● **STATED GOAL**:
Read the records and write them out again exactly.

● **SUPPLIED INFORMATION**:
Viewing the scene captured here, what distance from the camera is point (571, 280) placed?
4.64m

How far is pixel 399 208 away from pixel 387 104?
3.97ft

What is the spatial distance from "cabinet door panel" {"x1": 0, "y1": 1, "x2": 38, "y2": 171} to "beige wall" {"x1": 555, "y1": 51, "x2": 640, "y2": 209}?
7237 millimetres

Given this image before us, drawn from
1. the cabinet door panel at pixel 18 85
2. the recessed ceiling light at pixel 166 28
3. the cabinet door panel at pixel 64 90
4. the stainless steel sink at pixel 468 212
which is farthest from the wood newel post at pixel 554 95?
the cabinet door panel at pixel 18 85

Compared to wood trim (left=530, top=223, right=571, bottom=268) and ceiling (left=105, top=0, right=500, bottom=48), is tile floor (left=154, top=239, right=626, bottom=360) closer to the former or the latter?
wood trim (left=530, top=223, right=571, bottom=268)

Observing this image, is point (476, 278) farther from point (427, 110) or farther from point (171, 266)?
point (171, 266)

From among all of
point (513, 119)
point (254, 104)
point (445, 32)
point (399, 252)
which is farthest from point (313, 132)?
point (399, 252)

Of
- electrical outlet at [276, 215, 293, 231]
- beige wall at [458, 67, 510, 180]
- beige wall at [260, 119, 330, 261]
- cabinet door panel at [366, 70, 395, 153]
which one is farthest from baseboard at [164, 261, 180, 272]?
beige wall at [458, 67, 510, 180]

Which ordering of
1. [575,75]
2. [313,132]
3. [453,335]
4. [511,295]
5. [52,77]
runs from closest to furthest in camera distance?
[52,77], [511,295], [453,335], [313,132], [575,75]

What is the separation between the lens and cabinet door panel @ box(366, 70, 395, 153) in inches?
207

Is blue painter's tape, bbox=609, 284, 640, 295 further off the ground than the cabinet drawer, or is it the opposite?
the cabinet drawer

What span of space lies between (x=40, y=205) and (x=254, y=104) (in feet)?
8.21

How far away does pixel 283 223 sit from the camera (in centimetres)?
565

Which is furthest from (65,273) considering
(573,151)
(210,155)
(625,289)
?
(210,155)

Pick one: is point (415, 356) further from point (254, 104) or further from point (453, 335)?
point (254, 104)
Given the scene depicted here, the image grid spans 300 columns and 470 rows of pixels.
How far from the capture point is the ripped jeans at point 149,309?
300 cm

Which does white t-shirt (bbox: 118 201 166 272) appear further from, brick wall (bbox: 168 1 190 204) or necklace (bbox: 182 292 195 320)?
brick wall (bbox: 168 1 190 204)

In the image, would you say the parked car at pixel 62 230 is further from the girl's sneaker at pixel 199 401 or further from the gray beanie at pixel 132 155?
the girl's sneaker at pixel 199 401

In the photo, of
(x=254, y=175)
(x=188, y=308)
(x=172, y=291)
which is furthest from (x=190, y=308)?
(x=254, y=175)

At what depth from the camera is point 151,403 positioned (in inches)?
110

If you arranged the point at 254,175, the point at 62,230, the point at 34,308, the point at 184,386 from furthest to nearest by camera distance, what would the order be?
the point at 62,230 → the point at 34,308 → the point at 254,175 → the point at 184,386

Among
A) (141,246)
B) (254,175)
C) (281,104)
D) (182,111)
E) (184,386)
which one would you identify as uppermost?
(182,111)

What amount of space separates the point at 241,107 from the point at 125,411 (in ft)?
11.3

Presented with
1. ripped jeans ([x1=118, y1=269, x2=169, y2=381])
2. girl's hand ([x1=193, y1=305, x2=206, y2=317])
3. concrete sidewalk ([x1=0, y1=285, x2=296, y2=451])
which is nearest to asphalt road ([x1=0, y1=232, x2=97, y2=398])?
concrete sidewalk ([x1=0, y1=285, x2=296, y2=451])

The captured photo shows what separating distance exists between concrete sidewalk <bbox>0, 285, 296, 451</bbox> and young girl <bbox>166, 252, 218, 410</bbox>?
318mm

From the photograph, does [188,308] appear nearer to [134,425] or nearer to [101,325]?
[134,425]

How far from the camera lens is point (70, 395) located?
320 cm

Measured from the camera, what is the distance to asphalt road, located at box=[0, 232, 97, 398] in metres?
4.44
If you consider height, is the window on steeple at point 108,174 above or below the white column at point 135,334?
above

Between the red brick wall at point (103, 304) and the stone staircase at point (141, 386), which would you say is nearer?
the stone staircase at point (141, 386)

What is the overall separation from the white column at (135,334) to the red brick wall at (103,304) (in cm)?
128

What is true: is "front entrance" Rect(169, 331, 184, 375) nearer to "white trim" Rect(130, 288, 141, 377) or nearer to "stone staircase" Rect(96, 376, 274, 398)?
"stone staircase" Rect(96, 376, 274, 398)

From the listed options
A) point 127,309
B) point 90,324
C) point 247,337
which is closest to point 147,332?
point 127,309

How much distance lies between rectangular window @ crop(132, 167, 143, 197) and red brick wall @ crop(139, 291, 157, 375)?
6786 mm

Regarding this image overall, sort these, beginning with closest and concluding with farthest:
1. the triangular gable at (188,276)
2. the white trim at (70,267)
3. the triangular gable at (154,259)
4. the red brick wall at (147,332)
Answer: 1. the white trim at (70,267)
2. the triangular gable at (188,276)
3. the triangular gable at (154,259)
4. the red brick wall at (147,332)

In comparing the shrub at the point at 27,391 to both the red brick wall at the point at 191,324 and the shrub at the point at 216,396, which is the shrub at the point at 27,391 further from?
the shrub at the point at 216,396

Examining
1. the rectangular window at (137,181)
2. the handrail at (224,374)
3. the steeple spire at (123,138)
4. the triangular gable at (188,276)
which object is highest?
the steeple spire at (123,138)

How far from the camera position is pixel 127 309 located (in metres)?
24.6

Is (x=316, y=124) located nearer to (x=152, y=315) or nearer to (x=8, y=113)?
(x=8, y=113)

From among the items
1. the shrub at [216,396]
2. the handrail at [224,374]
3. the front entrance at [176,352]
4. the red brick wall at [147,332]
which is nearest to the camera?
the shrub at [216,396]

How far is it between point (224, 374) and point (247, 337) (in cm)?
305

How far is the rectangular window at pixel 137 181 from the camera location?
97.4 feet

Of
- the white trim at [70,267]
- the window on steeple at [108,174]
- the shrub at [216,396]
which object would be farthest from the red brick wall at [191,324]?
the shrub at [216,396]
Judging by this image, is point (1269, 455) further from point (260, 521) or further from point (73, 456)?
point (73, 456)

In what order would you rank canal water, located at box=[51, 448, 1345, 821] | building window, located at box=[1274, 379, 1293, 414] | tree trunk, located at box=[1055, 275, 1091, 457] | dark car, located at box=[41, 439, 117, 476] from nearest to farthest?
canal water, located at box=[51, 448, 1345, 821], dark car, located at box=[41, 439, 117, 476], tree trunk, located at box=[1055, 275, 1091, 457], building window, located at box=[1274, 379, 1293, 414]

● **FINAL RESULT**:
Viewing the scene captured here, what distance from the camera is point (571, 280) placed?
4.64m

How far is pixel 399 208 away from pixel 387 104?
3.97ft

What is the spatial distance from "cabinet door panel" {"x1": 0, "y1": 1, "x2": 38, "y2": 171} to "beige wall" {"x1": 555, "y1": 51, "x2": 640, "y2": 209}?
7237 millimetres

Given this image before us, drawn from
1. the cabinet door panel at pixel 18 85
2. the recessed ceiling light at pixel 166 28
3. the cabinet door panel at pixel 64 90
4. the stainless steel sink at pixel 468 212
which is farthest from the wood newel post at pixel 554 95?
the cabinet door panel at pixel 18 85

Compared to wood trim (left=530, top=223, right=571, bottom=268) and ceiling (left=105, top=0, right=500, bottom=48), is tile floor (left=154, top=239, right=626, bottom=360) closer to the former or the latter?
wood trim (left=530, top=223, right=571, bottom=268)

Observing this image, is point (476, 278) farther from point (427, 110) or farther from point (171, 266)?
point (171, 266)

From among all of
point (513, 119)
point (254, 104)
point (445, 32)
point (399, 252)
which is farthest from point (313, 132)?
point (399, 252)

Of
- electrical outlet at [276, 215, 293, 231]
- beige wall at [458, 67, 510, 180]
- beige wall at [260, 119, 330, 261]
- cabinet door panel at [366, 70, 395, 153]
which one is farthest from baseboard at [164, 261, 180, 272]?
beige wall at [458, 67, 510, 180]

Which ordering of
1. [575,75]
2. [313,132]
3. [453,335]
4. [511,295]
5. [52,77]
runs from closest to furthest in camera distance?
[52,77], [511,295], [453,335], [313,132], [575,75]

What is the separation between the lens and cabinet door panel @ box(366, 70, 395, 153) in inches?
207

Is blue painter's tape, bbox=609, 284, 640, 295 further off the ground than the cabinet drawer, or is it the opposite?
the cabinet drawer

What span of space lies between (x=40, y=205) and (x=254, y=104) (in feet)?
8.21

How far away does pixel 283 223 sit from the camera (in centimetres)?
565

Which is furthest from (65,273) considering
(573,151)
(210,155)
(625,289)
?
(210,155)

Pick one: is point (415, 356) further from point (254, 104) or further from point (453, 335)?
point (254, 104)
Given the scene depicted here, the image grid spans 300 columns and 470 rows of pixels.
How far from the capture point is the ripped jeans at point 149,309?
300 cm

Which does white t-shirt (bbox: 118 201 166 272) appear further from, brick wall (bbox: 168 1 190 204) or necklace (bbox: 182 292 195 320)?
brick wall (bbox: 168 1 190 204)

In the image, would you say the parked car at pixel 62 230 is further from the girl's sneaker at pixel 199 401 or further from the gray beanie at pixel 132 155?
the girl's sneaker at pixel 199 401

In the photo, of
(x=254, y=175)
(x=188, y=308)
(x=172, y=291)
which is furthest from (x=190, y=308)?
(x=254, y=175)

At what depth from the camera is point 151,403 positioned (in inches)?
110

If you arranged the point at 254,175, the point at 62,230, the point at 34,308, the point at 184,386 from furthest to nearest by camera distance, what would the order be?
the point at 62,230 → the point at 34,308 → the point at 254,175 → the point at 184,386

Among
A) (141,246)
B) (254,175)
C) (281,104)
D) (182,111)
E) (184,386)
which one would you identify as uppermost?
(182,111)

What amount of space separates the point at 241,107 from the point at 125,411 (in ft)?
11.3

Presented with
1. ripped jeans ([x1=118, y1=269, x2=169, y2=381])
2. girl's hand ([x1=193, y1=305, x2=206, y2=317])
3. concrete sidewalk ([x1=0, y1=285, x2=296, y2=451])
which is nearest to asphalt road ([x1=0, y1=232, x2=97, y2=398])?
concrete sidewalk ([x1=0, y1=285, x2=296, y2=451])

The captured photo shows what separating distance exists between concrete sidewalk <bbox>0, 285, 296, 451</bbox> and young girl <bbox>166, 252, 218, 410</bbox>?
318mm

From the photograph, does [188,308] appear nearer to [134,425] or nearer to [101,325]?
[134,425]

How far from the camera lens is point (70, 395) located?
320 cm

Measured from the camera, what is the distance to asphalt road, located at box=[0, 232, 97, 398] in metres?
4.44
If you consider height, is the window on steeple at point 108,174 above or below the white column at point 135,334?
above

Between the red brick wall at point (103, 304) and the stone staircase at point (141, 386), which would you say is nearer?
the stone staircase at point (141, 386)

What is the overall separation from the white column at (135,334) to the red brick wall at (103,304) (in cm)?
128

What is true: is "front entrance" Rect(169, 331, 184, 375) nearer to "white trim" Rect(130, 288, 141, 377) or nearer to "stone staircase" Rect(96, 376, 274, 398)?
"stone staircase" Rect(96, 376, 274, 398)

From the listed options
A) point 127,309
B) point 90,324
C) point 247,337
which is closest to point 147,332?
point 127,309

How much distance lies between rectangular window @ crop(132, 167, 143, 197) and red brick wall @ crop(139, 291, 157, 375)?
6786 mm

Regarding this image overall, sort these, beginning with closest and concluding with farthest:
1. the triangular gable at (188,276)
2. the white trim at (70,267)
3. the triangular gable at (154,259)
4. the red brick wall at (147,332)
Answer: 1. the white trim at (70,267)
2. the triangular gable at (188,276)
3. the triangular gable at (154,259)
4. the red brick wall at (147,332)

In comparing the shrub at the point at 27,391 to both the red brick wall at the point at 191,324 and the shrub at the point at 216,396, which is the shrub at the point at 27,391 further from?
the shrub at the point at 216,396

Examining
1. the rectangular window at (137,181)
2. the handrail at (224,374)
3. the steeple spire at (123,138)
4. the triangular gable at (188,276)
which object is highest?
the steeple spire at (123,138)

How far from the camera position is pixel 127 309 located (in metres)?
24.6

Is (x=316, y=124) located nearer to (x=152, y=315) or nearer to (x=8, y=113)?
(x=8, y=113)

From among the items
1. the shrub at [216,396]
2. the handrail at [224,374]
3. the front entrance at [176,352]
4. the red brick wall at [147,332]
which is nearest to the camera?
the shrub at [216,396]

How far is it between point (224, 374) and point (247, 337) (in cm)?
305

How far is the rectangular window at pixel 137 181 from the camera location?
97.4 feet

Of
- the white trim at [70,267]
- the window on steeple at [108,174]
- the shrub at [216,396]
which object would be farthest from the red brick wall at [191,324]?
the shrub at [216,396]
Judging by this image, is point (1269, 455) further from point (260, 521) or further from point (73, 456)?
point (73, 456)

In what order would you rank canal water, located at box=[51, 448, 1345, 821] | building window, located at box=[1274, 379, 1293, 414] | tree trunk, located at box=[1055, 275, 1091, 457] | dark car, located at box=[41, 439, 117, 476] from nearest to farthest?
canal water, located at box=[51, 448, 1345, 821], dark car, located at box=[41, 439, 117, 476], tree trunk, located at box=[1055, 275, 1091, 457], building window, located at box=[1274, 379, 1293, 414]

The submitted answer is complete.